Central bank sees 3 hikes next year

WASHINGTON — The Federal Reserve is raising its key interest rate for the third time this year and foresees three additional hikes in 2018.

The Fed announced Wednesday that it’s lifting its short-term rate by a modest quarter-point to a still-low range of 1.25 percent to 1.5 percent. It also is continuing to slowly shrink its bond portfolio. Together, the two steps could lead over time to higher loan rates for consumers and businesses and slightly better returns for savers.

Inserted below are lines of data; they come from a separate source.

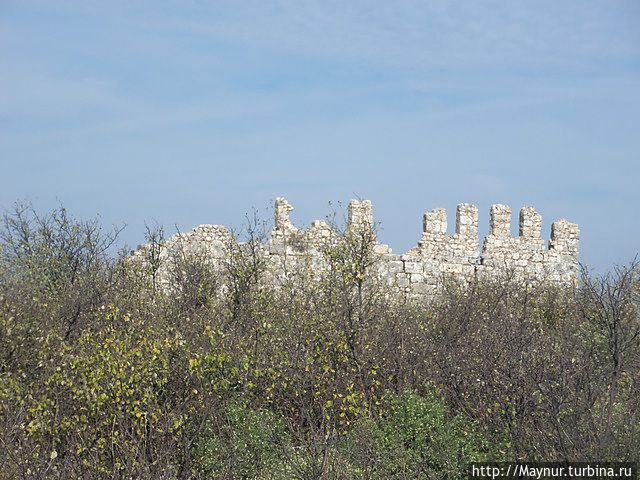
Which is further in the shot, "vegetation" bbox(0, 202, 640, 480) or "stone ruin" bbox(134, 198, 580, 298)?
"stone ruin" bbox(134, 198, 580, 298)

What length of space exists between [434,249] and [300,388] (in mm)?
13491

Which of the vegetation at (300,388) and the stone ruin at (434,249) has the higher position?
the stone ruin at (434,249)

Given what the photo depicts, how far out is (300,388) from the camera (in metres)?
20.4

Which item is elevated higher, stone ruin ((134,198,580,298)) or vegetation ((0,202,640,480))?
stone ruin ((134,198,580,298))

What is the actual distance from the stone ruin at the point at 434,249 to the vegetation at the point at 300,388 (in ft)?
19.6

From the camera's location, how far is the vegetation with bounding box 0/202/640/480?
1756 centimetres

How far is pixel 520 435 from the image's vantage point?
18188 millimetres

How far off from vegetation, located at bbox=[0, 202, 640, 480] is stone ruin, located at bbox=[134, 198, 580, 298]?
235 inches

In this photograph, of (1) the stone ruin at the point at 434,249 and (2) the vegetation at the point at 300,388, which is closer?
(2) the vegetation at the point at 300,388

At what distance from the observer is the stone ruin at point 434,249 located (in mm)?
31359

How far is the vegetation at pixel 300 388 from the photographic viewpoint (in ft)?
57.6

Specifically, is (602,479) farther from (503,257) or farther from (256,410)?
(503,257)

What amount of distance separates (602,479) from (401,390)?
6.57 meters

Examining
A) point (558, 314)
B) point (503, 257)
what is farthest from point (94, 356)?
point (503, 257)
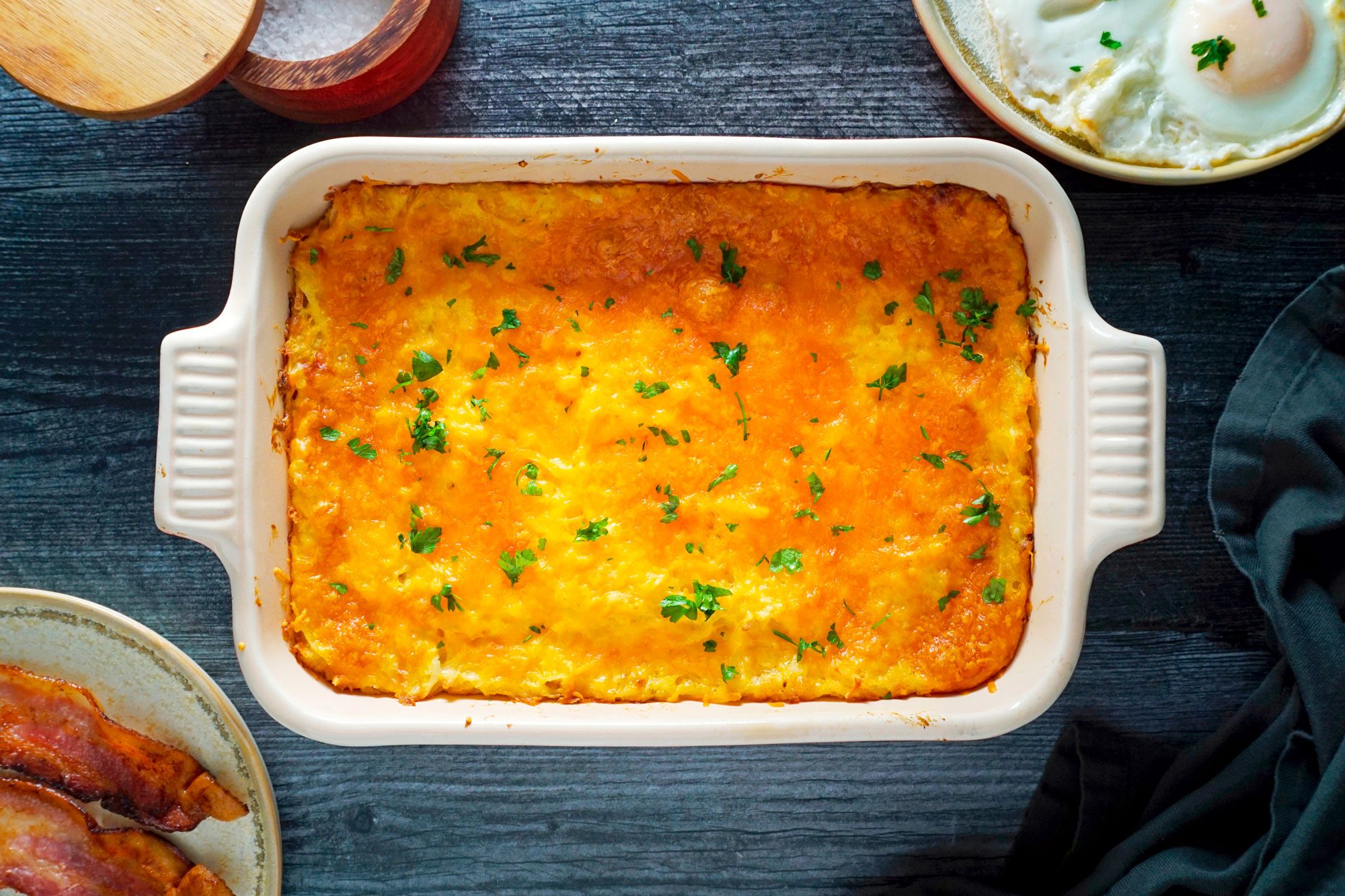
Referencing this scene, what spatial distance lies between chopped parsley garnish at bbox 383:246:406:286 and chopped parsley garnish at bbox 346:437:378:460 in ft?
1.16

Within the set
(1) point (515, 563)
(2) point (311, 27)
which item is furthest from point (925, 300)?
(2) point (311, 27)

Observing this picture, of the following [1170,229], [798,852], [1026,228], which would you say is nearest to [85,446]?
[798,852]

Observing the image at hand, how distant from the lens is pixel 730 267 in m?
2.10

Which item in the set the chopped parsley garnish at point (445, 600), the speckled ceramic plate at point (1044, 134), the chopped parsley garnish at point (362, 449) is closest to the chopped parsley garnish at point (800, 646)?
the chopped parsley garnish at point (445, 600)

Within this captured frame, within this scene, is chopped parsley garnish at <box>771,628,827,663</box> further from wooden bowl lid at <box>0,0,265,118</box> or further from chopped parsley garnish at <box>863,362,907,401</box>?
wooden bowl lid at <box>0,0,265,118</box>

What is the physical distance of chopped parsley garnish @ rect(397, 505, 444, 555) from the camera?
208 centimetres

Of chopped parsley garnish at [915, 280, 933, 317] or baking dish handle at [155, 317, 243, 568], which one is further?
chopped parsley garnish at [915, 280, 933, 317]

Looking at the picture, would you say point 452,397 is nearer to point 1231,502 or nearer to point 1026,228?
point 1026,228

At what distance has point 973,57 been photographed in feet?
7.53

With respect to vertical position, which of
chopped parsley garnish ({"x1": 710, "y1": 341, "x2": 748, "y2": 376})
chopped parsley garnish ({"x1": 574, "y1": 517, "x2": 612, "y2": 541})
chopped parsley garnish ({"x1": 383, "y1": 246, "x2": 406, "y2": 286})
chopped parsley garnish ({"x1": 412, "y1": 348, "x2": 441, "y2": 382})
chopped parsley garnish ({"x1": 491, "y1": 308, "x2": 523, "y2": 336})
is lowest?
chopped parsley garnish ({"x1": 574, "y1": 517, "x2": 612, "y2": 541})

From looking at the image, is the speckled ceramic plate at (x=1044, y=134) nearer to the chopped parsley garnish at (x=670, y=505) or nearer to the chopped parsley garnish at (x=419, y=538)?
→ the chopped parsley garnish at (x=670, y=505)

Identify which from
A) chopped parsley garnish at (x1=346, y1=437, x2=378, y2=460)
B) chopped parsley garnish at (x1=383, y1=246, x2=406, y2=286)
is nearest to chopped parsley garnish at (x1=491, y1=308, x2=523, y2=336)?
chopped parsley garnish at (x1=383, y1=246, x2=406, y2=286)

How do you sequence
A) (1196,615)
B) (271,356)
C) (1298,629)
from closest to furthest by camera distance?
(271,356)
(1298,629)
(1196,615)

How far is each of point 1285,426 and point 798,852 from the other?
1.56 meters
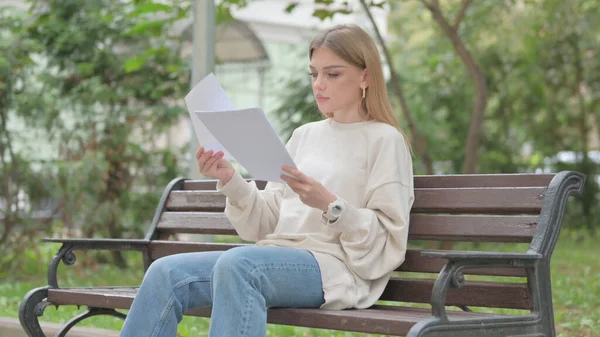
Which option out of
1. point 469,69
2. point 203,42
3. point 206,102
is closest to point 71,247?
point 206,102

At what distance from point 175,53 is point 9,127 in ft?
6.49

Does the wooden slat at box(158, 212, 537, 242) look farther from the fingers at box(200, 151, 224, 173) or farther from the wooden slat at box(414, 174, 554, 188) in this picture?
the fingers at box(200, 151, 224, 173)

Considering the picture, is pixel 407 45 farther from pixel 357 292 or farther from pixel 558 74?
pixel 357 292

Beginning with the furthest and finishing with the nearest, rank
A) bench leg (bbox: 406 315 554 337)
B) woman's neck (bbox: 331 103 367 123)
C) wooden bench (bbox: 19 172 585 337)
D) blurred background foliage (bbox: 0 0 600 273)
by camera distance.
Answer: blurred background foliage (bbox: 0 0 600 273), woman's neck (bbox: 331 103 367 123), wooden bench (bbox: 19 172 585 337), bench leg (bbox: 406 315 554 337)

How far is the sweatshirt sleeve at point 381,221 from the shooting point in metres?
3.39

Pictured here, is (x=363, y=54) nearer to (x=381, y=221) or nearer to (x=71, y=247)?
(x=381, y=221)

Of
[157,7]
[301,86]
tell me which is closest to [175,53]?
[301,86]

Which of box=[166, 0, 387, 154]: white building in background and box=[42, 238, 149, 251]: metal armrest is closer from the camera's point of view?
box=[42, 238, 149, 251]: metal armrest

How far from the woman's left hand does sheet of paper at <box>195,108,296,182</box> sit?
0.04 m

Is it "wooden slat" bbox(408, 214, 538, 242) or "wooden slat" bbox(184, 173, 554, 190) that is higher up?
"wooden slat" bbox(184, 173, 554, 190)

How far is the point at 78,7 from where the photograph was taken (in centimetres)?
1020

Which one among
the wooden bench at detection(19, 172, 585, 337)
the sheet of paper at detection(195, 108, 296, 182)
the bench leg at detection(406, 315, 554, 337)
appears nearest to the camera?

The central bank said in a statement after its latest policy meeting that it expects the job market and the economy to strengthen. Partly as a result, it expects to keep raising rates at the same incremental pace next year under the leadership of Jerome Powell, who will succeed Janet Yellen as Fed chairman in February.

The Fed’s action was approved 7-2, with Charles Evans, president of the Fed’s Chicago regional bank, and Neel Kashkari, head of the Minneapolis Fed, voting no. Both preferred to keep the benchmark rate unchanged.

Its projections for future hikes, based on estimates of the 16 officials who took part in the rate discussions, showed that the median expectation remains three rate hikes in 2018, at least two in 2019 and two more in 2020.

By then, the Fed’s target for short-term rates would have reached 3.1 percent — slightly above its current estimate of a long-term neutral rate of 2.8 percent. That would mean the Fed would still be seeking to tighten credit three years from now.

Investors are looking to Yellen’s final scheduled news conference as Fed chair for any clues to what the central bank might have in store for 2018 under Powell. Powell has been a Yellen ally who backed her cautious stance toward rate hikes in his five years on the Fed’s board.

Powell will be joined by several new Fed board members who, like him, are being chosen by President Donald Trump. Some analysts say they think that while Powell might not deviate much from Yellen’s rate policy, he and the new board members may adopt a looser approach to their regulation of the banking system.

On Wednesday, the Fed boosted its forecast for growth to 2.5 percent next year, up from its previous forecast of 2.1 percent. But it then foresees growth slowing to 2.1 percent in 2019 and 2 percent in 2020.

The Fed modified its forecast to take into account that unemployment has fallen lower this year than it had expected. For the next two years, the Fed projects that unemployment will decline from the current 4.1 percent to 3.9 percent in 2018 and 2019 and then tick up to 4 percent in 2020.

It also expects inflation to rise from 1.7 percent this year to 1.9 percent in 2018 and 2 percent in 2019. The Fed’s inflation target is 2 percent, But it has puzzlingly remained below that level for more than five years.